■ EXERCISE ■
Can you retype the entries word for word, beginning at the line that contains "What ordering places" and continuing through the last line of the entries, with both ends included?

■ DATA SECTION ■
--- BEGIN ---

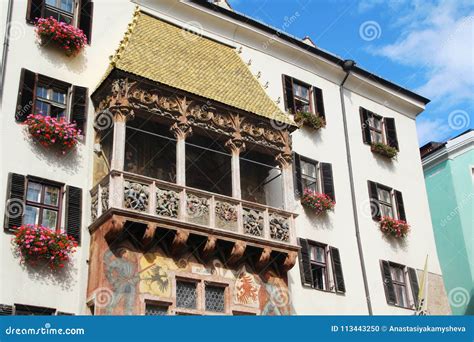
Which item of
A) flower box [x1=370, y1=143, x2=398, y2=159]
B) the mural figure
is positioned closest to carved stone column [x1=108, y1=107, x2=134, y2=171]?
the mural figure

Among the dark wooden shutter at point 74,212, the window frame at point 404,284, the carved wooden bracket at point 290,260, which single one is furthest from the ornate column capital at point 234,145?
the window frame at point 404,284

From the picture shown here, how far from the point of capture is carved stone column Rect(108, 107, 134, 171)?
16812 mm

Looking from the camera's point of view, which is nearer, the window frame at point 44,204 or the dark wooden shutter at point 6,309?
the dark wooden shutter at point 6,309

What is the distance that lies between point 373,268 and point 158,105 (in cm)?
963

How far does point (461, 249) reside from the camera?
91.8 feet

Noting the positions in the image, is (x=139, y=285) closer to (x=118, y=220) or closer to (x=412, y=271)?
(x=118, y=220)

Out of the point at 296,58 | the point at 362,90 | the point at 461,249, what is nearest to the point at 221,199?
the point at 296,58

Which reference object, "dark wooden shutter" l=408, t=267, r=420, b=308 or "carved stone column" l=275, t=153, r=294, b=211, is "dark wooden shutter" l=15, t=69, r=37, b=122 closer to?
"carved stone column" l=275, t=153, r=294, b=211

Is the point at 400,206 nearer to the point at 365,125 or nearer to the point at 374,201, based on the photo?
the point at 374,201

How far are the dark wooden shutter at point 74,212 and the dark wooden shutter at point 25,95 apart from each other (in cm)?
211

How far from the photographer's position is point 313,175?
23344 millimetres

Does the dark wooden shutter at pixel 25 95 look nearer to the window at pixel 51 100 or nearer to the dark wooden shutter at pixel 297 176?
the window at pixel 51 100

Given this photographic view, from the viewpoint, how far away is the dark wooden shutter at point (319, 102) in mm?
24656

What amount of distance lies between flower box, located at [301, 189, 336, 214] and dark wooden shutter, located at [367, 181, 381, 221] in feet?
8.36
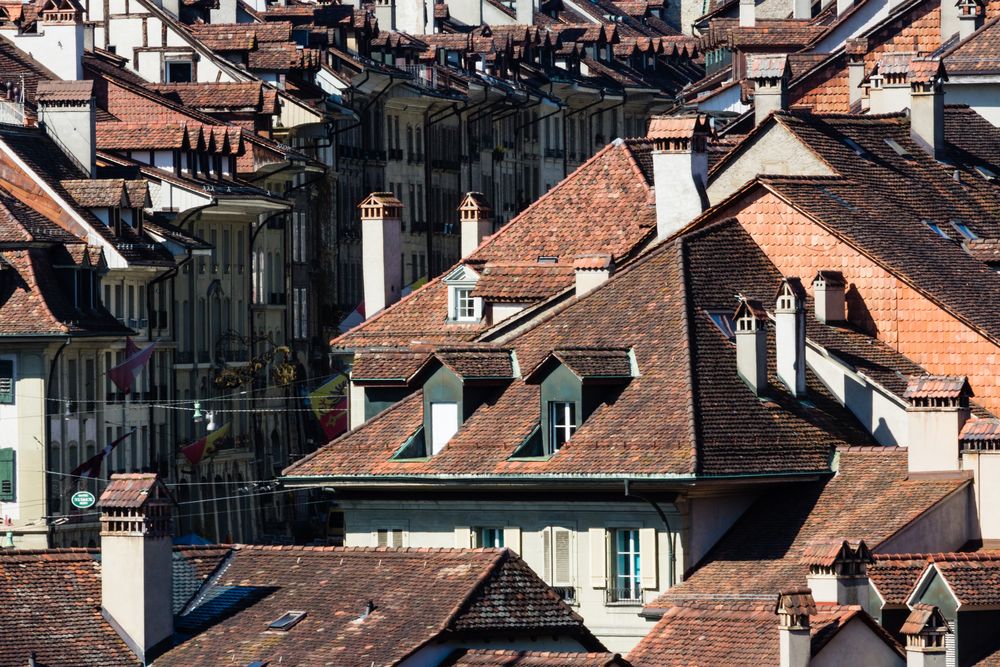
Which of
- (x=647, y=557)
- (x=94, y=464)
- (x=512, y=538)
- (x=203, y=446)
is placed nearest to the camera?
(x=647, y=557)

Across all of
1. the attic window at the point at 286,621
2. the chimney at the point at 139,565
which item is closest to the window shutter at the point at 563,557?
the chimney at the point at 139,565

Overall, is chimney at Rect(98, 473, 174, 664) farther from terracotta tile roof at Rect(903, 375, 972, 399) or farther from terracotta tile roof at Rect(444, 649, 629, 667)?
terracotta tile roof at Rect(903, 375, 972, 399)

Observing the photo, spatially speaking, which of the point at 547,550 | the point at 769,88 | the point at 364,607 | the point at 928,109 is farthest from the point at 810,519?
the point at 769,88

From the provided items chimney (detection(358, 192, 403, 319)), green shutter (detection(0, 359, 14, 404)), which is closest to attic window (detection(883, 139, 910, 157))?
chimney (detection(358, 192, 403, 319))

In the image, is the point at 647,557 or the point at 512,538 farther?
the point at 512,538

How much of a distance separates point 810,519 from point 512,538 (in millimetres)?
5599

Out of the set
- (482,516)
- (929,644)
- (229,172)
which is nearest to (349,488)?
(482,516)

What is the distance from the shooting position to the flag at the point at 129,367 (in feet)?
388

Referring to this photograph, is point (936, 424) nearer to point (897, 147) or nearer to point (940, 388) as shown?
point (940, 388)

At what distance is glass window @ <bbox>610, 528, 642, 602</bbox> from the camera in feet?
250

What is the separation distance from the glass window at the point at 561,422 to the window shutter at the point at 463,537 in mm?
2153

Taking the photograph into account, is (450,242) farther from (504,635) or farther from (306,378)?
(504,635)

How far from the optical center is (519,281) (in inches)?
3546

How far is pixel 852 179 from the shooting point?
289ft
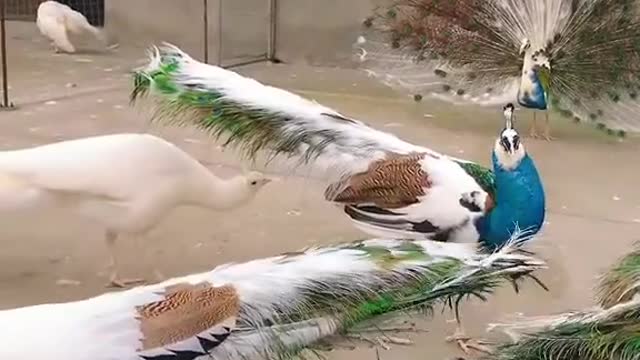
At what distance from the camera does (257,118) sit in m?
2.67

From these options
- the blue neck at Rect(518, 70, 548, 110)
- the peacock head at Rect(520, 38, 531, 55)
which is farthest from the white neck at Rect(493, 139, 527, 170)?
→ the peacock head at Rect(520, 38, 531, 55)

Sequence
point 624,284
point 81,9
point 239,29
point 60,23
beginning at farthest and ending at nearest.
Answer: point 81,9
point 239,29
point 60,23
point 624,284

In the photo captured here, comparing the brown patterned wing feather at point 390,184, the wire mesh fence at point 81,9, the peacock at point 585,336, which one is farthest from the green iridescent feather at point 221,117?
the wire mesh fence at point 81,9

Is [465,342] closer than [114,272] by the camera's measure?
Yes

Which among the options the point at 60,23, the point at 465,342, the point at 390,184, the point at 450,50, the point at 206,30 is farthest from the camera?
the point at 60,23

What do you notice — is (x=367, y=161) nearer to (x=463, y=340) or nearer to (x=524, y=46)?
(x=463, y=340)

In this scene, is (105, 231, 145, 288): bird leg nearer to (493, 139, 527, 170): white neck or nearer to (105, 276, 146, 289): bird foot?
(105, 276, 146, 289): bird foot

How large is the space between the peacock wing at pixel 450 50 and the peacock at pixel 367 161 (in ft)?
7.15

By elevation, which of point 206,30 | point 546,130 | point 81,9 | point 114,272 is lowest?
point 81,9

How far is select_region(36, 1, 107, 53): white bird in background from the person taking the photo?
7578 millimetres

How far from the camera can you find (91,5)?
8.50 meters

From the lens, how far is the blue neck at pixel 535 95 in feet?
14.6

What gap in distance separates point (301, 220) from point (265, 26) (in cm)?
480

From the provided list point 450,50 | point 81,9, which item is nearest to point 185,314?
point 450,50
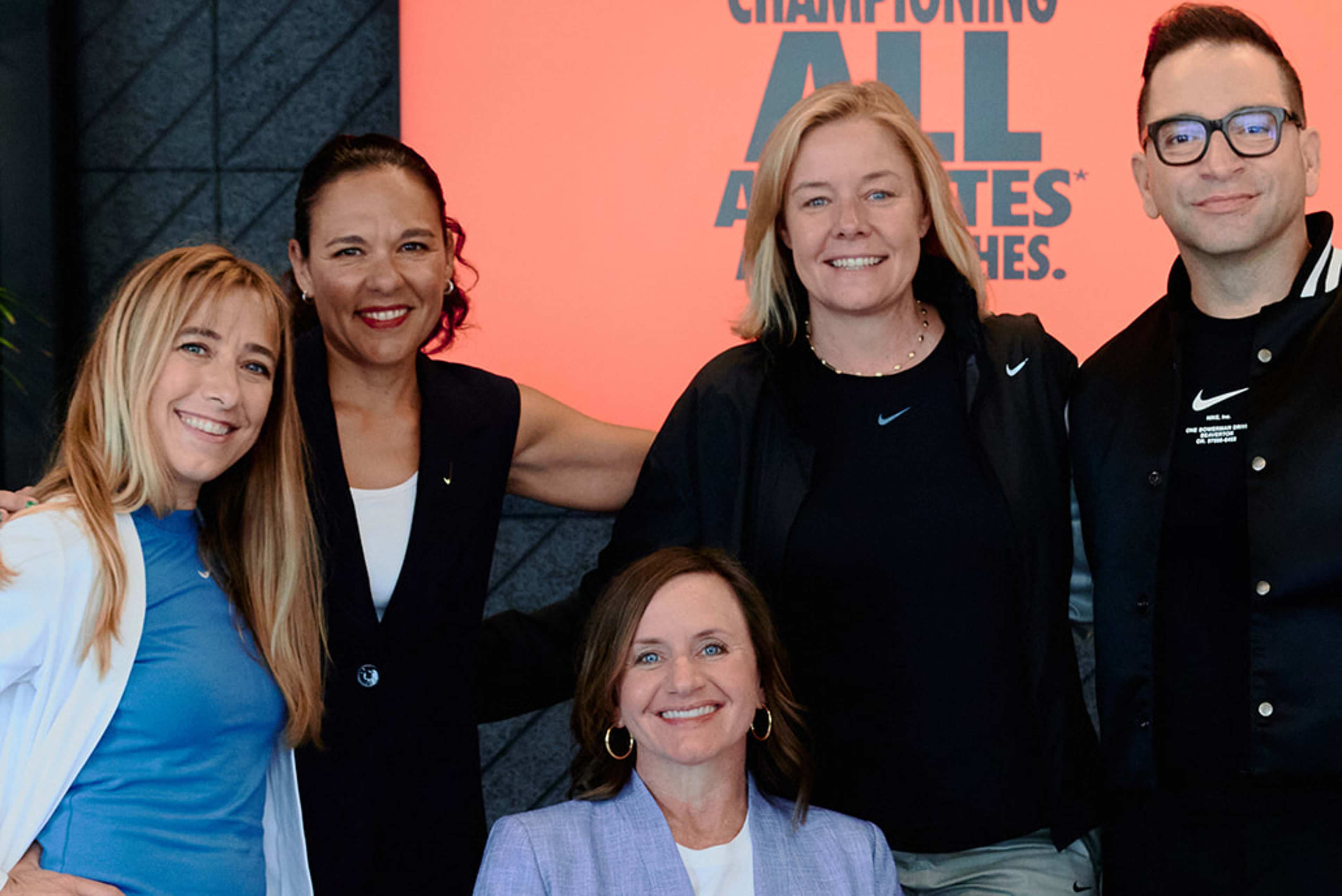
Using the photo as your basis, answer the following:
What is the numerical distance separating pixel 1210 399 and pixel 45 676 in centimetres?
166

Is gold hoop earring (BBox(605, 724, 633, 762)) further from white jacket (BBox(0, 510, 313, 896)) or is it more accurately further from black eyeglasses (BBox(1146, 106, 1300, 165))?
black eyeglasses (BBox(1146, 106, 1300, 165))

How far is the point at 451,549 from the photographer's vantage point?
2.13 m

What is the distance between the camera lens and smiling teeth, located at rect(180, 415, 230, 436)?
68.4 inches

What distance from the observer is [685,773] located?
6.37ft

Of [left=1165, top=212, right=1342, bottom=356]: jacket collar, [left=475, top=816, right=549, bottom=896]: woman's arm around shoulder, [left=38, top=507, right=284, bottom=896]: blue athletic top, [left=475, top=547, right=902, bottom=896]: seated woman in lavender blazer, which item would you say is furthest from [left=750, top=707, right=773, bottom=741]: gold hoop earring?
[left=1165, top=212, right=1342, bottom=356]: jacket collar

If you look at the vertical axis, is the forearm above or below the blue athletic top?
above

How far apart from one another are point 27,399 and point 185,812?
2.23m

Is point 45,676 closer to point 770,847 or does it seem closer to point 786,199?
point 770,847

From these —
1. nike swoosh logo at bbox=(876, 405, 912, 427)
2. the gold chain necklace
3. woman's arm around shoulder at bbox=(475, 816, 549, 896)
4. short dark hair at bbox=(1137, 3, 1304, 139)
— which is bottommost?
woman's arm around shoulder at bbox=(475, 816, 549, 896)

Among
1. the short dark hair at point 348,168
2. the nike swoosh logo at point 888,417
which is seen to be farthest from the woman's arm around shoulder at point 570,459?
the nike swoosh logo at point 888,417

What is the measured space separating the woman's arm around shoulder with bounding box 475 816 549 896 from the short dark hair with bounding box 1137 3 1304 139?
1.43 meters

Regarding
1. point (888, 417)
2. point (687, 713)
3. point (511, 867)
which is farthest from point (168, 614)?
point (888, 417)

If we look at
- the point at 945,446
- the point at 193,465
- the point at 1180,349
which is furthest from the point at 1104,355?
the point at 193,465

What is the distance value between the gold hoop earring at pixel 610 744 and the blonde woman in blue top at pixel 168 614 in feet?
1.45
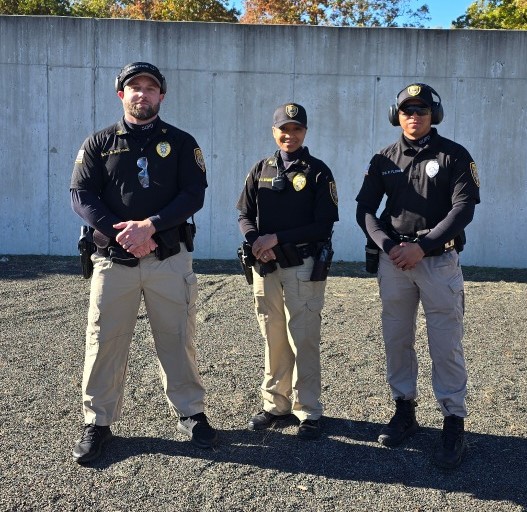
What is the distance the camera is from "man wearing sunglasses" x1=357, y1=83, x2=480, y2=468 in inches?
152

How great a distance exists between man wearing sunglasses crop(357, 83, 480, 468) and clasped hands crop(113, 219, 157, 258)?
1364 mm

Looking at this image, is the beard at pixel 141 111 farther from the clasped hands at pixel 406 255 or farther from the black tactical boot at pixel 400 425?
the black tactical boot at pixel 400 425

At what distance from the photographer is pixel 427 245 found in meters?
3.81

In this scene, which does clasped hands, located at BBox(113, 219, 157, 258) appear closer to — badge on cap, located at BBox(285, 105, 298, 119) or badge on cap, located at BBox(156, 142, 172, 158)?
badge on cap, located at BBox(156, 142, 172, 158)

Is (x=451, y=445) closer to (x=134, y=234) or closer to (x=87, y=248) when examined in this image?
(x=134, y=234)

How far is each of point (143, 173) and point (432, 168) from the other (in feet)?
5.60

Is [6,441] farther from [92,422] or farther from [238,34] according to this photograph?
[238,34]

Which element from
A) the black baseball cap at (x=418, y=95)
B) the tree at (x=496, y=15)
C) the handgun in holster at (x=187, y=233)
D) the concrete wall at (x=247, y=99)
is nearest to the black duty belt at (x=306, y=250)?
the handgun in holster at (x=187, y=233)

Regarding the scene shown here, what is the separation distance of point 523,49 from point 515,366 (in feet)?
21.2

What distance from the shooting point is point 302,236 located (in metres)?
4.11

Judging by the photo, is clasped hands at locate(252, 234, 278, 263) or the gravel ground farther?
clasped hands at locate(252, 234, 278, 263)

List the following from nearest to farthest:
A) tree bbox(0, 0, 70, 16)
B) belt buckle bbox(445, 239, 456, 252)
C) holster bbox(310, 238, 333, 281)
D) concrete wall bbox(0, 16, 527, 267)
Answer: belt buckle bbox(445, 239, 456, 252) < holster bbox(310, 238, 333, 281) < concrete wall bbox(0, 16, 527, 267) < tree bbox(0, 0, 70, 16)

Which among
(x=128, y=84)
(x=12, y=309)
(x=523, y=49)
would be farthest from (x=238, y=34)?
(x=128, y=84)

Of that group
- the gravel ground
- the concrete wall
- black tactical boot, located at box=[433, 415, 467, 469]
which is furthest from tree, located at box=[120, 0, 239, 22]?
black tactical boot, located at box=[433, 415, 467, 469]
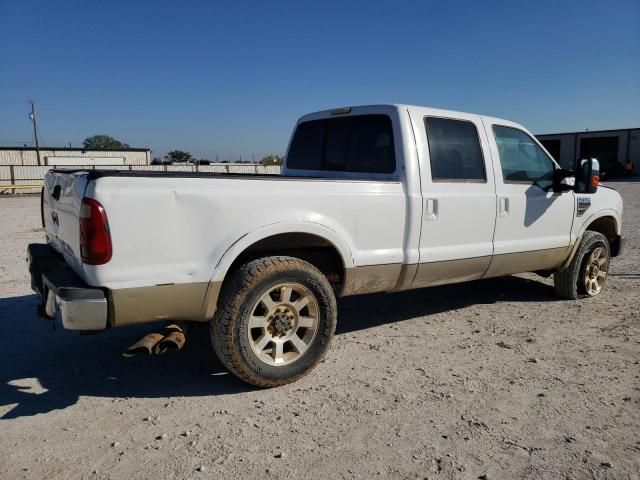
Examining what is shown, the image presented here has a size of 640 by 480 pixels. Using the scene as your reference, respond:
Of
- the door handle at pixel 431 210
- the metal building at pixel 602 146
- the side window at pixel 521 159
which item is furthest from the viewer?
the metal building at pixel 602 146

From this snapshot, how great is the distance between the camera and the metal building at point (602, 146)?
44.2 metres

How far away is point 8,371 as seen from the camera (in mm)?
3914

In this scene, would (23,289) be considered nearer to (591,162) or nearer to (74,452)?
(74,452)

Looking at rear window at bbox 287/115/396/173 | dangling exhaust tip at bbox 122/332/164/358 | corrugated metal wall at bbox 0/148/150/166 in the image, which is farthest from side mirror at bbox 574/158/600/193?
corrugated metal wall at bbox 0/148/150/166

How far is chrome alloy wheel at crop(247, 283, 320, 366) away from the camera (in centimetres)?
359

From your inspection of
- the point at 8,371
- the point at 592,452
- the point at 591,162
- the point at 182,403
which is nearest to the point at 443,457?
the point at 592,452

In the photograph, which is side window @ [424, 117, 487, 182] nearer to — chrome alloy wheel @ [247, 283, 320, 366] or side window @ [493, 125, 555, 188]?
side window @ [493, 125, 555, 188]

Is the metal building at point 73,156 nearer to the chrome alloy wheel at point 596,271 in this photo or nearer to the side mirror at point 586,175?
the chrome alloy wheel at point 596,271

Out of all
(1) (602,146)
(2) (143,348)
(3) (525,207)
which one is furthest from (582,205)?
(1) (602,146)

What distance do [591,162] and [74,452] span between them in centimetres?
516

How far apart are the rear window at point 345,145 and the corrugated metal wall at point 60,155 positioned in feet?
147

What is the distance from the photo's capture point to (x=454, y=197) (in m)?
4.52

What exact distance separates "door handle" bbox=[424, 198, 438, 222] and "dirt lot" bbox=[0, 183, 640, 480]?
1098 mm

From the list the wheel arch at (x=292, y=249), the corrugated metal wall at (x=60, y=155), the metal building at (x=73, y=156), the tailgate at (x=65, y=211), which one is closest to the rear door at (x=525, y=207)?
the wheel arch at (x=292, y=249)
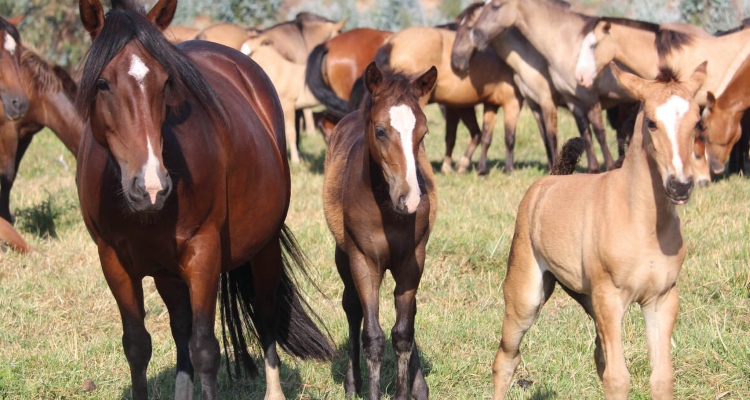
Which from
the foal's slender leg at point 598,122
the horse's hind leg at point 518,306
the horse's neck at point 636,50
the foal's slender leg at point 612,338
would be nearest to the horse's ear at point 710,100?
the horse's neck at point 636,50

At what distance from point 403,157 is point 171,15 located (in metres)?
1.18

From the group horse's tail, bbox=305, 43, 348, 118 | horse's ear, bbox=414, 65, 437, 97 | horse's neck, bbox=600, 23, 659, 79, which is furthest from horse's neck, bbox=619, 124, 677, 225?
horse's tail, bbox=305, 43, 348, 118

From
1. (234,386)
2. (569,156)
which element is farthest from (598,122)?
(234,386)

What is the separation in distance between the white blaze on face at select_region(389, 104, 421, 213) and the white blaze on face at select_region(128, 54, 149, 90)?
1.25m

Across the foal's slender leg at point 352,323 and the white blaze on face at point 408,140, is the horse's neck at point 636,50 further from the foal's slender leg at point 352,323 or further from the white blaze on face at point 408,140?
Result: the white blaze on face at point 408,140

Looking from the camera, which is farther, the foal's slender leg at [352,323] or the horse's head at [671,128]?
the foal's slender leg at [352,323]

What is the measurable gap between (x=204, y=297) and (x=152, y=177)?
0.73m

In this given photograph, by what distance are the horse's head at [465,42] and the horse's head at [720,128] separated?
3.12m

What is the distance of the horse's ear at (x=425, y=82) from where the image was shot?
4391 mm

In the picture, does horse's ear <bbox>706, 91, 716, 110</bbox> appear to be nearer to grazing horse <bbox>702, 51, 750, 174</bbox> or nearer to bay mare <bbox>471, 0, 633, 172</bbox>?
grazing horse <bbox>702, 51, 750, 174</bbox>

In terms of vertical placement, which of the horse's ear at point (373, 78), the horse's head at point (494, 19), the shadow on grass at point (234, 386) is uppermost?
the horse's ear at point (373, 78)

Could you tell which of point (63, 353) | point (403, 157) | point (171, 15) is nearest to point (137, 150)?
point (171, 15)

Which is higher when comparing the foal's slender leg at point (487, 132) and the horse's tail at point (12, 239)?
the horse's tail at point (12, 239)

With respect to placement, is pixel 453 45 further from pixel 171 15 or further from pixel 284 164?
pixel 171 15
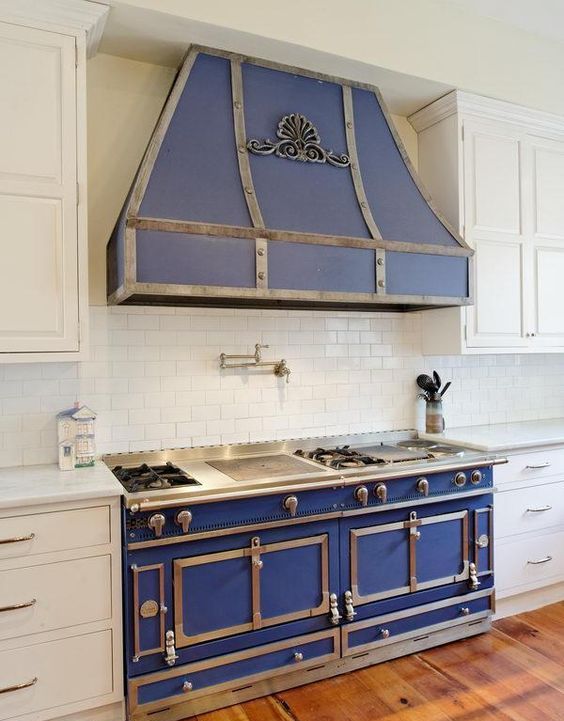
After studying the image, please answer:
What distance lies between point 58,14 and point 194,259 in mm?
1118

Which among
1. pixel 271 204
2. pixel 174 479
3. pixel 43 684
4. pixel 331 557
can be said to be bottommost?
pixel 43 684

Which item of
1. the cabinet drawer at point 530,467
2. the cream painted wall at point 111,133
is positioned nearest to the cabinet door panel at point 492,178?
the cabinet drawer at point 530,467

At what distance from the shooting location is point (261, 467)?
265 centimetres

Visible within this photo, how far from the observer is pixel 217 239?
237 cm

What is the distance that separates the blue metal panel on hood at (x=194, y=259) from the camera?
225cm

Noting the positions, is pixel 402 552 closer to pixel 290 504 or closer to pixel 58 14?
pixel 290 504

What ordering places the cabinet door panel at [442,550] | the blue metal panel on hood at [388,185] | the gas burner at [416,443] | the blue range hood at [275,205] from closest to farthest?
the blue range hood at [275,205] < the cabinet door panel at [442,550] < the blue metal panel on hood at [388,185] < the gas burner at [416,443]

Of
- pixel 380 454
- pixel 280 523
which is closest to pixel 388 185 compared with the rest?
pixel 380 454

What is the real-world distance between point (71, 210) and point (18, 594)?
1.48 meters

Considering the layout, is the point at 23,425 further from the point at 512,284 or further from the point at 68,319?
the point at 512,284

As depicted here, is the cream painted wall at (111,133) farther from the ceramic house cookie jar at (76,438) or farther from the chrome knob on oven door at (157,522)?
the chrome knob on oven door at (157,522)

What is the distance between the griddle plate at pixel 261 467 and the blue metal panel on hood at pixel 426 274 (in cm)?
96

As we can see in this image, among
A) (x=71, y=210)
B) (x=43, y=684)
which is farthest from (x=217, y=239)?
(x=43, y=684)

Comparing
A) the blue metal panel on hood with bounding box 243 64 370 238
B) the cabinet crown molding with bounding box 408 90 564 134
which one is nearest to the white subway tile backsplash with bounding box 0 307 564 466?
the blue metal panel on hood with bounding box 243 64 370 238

--- END ---

■ COMPLETE OUTPUT ■
What ordering places the cabinet door panel at [442,550] | the blue metal panel on hood at [388,185] | the gas burner at [416,443] | the blue range hood at [275,205] from closest to farthest?
the blue range hood at [275,205] < the cabinet door panel at [442,550] < the blue metal panel on hood at [388,185] < the gas burner at [416,443]

Of
- pixel 380 454
- pixel 280 523
which is closest to pixel 388 185 compared with the rest?
pixel 380 454

What is the real-world distance between point (71, 210) and point (18, 594)?
1.48 meters

Considering the layout, is the point at 23,425 further from the point at 512,284 or further from the point at 68,319?
the point at 512,284

As depicted here, is the cream painted wall at (111,133) farther from the ceramic house cookie jar at (76,438) or farther from the chrome knob on oven door at (157,522)?
the chrome knob on oven door at (157,522)

What is the distance between the griddle plate at pixel 261 467 and the blue metal panel on hood at pixel 426 274 (in cm)?
96

As we can see in this image, among
A) (x=71, y=210)
B) (x=43, y=684)
which is farthest from (x=217, y=239)?
(x=43, y=684)

Comparing
A) the blue metal panel on hood with bounding box 243 64 370 238
B) the cabinet crown molding with bounding box 408 90 564 134
which one is nearest to the white subway tile backsplash with bounding box 0 307 564 466?
the blue metal panel on hood with bounding box 243 64 370 238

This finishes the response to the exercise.